**DATA EXTRACT:**
────────────────────────────────────────

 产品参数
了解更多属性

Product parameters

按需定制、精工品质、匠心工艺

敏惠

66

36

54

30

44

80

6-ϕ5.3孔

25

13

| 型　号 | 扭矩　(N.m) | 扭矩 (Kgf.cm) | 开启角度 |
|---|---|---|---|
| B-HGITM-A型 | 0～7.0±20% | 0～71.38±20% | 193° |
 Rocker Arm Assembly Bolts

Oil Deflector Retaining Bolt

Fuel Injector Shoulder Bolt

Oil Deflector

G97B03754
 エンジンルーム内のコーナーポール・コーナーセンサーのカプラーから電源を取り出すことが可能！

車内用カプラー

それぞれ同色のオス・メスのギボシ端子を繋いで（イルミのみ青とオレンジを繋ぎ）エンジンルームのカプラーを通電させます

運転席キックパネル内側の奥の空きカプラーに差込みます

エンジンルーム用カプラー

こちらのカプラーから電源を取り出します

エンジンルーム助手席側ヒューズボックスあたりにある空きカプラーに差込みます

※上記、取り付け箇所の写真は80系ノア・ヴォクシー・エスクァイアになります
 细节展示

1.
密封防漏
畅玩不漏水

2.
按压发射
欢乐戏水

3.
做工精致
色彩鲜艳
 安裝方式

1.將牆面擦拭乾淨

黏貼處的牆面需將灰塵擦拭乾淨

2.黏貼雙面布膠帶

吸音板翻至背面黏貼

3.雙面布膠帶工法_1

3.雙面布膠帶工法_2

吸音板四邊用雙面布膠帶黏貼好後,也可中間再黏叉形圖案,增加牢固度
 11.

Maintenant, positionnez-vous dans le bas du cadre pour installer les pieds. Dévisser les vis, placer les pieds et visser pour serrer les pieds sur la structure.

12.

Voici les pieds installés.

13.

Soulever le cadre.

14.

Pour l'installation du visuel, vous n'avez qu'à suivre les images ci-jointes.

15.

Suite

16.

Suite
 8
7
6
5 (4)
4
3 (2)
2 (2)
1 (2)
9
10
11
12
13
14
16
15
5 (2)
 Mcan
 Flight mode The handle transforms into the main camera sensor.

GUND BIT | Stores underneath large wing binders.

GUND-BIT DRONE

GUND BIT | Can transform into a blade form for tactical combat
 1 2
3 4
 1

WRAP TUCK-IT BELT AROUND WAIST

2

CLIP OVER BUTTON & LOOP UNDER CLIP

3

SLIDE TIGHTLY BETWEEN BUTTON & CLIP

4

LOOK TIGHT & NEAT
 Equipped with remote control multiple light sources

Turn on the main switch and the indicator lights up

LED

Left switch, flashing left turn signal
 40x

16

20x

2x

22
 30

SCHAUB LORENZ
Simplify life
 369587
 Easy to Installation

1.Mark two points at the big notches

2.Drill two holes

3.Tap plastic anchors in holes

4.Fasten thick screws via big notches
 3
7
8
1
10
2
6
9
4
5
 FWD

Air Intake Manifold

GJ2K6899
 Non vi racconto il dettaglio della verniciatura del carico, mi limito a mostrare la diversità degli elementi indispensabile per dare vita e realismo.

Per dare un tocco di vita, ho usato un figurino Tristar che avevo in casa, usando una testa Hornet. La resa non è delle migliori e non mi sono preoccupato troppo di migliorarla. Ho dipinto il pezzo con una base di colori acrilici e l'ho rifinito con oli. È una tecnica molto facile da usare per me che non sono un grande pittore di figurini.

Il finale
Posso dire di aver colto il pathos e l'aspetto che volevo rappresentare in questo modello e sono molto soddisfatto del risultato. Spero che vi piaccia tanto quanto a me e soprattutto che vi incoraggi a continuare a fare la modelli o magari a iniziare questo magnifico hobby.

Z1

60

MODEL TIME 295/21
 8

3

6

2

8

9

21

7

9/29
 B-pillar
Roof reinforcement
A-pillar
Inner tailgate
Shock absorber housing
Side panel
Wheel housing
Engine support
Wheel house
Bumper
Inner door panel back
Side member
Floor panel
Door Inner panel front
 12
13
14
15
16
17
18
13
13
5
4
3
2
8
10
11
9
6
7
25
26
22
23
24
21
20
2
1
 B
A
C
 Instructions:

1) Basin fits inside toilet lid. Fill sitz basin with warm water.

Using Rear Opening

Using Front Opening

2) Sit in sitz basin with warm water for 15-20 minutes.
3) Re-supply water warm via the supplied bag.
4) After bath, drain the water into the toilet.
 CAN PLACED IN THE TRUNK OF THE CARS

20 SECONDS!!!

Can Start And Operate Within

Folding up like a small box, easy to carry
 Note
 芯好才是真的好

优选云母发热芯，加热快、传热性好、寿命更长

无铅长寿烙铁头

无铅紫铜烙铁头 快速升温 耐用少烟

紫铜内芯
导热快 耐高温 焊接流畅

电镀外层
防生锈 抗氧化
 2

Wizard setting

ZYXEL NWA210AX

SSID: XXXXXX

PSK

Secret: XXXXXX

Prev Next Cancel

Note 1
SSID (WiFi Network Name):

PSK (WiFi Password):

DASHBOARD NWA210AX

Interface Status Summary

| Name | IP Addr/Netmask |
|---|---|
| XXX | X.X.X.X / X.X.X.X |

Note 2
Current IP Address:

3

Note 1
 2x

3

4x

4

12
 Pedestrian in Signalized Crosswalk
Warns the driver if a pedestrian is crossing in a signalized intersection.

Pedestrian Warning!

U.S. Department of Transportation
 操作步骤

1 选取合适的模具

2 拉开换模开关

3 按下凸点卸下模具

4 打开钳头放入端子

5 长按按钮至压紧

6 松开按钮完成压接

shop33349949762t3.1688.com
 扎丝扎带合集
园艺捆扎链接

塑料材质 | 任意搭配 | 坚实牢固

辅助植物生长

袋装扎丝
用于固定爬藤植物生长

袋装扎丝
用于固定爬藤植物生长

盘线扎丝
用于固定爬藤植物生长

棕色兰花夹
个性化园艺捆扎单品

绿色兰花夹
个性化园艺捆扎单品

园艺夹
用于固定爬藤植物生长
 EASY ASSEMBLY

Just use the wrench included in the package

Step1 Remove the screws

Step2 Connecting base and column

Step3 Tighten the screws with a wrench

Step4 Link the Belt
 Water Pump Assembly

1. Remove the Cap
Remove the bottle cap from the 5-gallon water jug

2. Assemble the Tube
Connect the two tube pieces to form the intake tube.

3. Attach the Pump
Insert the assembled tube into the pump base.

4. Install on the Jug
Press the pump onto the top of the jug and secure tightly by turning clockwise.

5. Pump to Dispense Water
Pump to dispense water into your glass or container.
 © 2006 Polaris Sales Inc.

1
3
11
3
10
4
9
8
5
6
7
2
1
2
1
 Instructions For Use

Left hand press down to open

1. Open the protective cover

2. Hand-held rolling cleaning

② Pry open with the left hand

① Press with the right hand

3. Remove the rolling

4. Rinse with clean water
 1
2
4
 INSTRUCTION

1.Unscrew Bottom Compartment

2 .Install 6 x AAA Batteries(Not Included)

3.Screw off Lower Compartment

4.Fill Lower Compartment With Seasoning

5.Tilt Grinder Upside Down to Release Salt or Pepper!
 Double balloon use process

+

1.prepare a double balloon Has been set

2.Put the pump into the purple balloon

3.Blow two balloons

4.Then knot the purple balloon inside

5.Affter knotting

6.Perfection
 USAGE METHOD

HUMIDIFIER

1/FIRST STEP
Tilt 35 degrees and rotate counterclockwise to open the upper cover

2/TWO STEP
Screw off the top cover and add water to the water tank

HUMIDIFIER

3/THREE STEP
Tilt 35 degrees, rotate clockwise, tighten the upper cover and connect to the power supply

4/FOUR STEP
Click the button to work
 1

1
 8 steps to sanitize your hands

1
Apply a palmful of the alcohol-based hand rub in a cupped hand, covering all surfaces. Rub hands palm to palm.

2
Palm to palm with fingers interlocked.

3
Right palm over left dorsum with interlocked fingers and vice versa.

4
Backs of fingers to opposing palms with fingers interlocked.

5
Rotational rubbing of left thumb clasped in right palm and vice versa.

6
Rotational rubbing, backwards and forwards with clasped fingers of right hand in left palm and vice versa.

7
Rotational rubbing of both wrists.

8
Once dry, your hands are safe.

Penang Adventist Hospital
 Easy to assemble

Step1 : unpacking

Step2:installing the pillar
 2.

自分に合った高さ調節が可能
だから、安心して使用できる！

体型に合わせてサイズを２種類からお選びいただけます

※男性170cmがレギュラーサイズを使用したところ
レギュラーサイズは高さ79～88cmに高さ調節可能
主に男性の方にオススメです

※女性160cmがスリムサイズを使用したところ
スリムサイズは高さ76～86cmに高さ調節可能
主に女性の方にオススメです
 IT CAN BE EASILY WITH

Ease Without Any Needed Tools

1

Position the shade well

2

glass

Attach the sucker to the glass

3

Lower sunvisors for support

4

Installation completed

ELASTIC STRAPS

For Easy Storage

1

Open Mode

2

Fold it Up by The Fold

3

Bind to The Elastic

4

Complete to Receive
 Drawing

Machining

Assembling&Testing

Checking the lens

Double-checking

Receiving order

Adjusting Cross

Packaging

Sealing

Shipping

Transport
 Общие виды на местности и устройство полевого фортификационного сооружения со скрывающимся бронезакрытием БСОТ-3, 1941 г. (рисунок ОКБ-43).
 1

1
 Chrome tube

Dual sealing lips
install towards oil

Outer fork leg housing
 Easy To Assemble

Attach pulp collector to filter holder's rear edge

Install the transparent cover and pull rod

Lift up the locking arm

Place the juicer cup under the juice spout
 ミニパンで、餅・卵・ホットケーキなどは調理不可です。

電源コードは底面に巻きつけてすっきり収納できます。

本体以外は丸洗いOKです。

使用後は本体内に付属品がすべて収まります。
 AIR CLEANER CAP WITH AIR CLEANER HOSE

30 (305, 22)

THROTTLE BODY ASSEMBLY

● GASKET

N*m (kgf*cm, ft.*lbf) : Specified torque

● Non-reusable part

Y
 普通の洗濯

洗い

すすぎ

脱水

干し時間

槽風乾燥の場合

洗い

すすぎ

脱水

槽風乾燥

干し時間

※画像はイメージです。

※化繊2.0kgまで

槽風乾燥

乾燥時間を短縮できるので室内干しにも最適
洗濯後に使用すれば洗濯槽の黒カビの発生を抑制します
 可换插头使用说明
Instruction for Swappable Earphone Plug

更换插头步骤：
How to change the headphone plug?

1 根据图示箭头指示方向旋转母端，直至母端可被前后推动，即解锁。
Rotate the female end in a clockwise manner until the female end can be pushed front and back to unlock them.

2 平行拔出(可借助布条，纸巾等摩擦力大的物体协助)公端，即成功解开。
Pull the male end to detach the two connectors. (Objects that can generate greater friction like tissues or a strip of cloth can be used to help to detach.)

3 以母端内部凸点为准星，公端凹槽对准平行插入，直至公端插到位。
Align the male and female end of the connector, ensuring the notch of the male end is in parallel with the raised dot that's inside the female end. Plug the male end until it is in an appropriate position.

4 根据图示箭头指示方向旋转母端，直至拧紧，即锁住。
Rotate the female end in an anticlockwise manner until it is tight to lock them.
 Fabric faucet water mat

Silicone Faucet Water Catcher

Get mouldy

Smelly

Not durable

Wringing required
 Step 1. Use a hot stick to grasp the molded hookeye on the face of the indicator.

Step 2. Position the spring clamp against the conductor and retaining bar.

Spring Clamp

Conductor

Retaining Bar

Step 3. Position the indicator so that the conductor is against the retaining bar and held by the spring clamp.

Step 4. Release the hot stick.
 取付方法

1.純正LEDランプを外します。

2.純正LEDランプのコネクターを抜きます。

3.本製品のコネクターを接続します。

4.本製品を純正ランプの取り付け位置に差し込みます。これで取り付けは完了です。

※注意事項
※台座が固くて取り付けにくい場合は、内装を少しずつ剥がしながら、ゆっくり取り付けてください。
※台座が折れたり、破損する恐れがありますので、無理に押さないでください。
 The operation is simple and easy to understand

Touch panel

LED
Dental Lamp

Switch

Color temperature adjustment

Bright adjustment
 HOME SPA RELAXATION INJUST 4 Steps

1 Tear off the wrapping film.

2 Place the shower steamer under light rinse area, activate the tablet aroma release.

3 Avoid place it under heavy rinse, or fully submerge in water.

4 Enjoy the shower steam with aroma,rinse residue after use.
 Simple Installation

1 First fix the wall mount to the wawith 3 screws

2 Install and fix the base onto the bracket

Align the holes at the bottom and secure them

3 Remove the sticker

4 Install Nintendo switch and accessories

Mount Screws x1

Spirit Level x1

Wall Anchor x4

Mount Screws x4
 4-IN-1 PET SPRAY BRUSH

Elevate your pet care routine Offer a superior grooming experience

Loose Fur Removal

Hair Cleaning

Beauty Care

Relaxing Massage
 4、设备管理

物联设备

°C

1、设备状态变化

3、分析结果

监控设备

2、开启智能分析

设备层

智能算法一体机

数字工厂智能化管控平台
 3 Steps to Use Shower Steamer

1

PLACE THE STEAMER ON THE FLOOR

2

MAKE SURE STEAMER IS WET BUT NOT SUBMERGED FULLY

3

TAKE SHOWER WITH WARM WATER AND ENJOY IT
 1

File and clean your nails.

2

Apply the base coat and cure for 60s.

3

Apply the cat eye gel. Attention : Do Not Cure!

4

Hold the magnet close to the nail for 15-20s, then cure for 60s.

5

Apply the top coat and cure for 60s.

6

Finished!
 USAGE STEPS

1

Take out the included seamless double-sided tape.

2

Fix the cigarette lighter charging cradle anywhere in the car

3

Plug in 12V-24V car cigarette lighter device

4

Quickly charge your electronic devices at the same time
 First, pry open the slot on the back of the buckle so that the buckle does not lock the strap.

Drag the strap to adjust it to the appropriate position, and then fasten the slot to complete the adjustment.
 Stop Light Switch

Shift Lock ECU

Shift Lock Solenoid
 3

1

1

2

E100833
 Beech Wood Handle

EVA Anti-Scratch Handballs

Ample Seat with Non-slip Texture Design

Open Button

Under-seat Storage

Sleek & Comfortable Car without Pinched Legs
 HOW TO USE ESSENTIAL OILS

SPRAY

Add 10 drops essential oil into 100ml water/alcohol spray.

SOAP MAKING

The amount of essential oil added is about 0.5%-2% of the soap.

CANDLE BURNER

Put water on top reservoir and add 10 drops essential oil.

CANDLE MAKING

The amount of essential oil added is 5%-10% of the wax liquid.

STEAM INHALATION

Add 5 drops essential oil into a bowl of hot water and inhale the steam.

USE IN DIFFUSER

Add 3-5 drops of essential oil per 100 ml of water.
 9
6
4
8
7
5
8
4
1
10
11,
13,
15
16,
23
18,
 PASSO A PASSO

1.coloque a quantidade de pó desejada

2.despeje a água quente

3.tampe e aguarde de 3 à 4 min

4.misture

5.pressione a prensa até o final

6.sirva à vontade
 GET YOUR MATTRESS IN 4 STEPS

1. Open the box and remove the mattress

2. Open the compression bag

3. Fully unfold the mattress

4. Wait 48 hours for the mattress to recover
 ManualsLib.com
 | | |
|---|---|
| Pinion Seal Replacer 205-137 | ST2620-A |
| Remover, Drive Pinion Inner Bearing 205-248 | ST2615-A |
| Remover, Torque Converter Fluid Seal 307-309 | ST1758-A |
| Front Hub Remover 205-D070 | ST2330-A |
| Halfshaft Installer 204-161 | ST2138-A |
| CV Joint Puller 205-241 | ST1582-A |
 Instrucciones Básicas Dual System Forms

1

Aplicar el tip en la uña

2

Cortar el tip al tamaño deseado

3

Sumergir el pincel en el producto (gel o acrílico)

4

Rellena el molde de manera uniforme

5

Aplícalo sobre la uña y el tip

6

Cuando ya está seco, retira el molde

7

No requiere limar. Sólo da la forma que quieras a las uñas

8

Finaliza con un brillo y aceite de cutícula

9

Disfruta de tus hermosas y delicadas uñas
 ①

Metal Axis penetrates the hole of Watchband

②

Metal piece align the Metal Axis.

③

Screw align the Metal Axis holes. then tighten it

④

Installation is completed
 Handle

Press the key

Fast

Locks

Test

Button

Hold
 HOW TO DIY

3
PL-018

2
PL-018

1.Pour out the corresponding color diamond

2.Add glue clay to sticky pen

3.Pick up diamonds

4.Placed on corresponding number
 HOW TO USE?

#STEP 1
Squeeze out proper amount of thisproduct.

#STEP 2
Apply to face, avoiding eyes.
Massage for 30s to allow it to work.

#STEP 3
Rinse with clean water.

────────────────────────────────────────

What is the number of lines in the listing that include "alcohol"? Answer with that number only.

**OUTPUT BELOW:** 2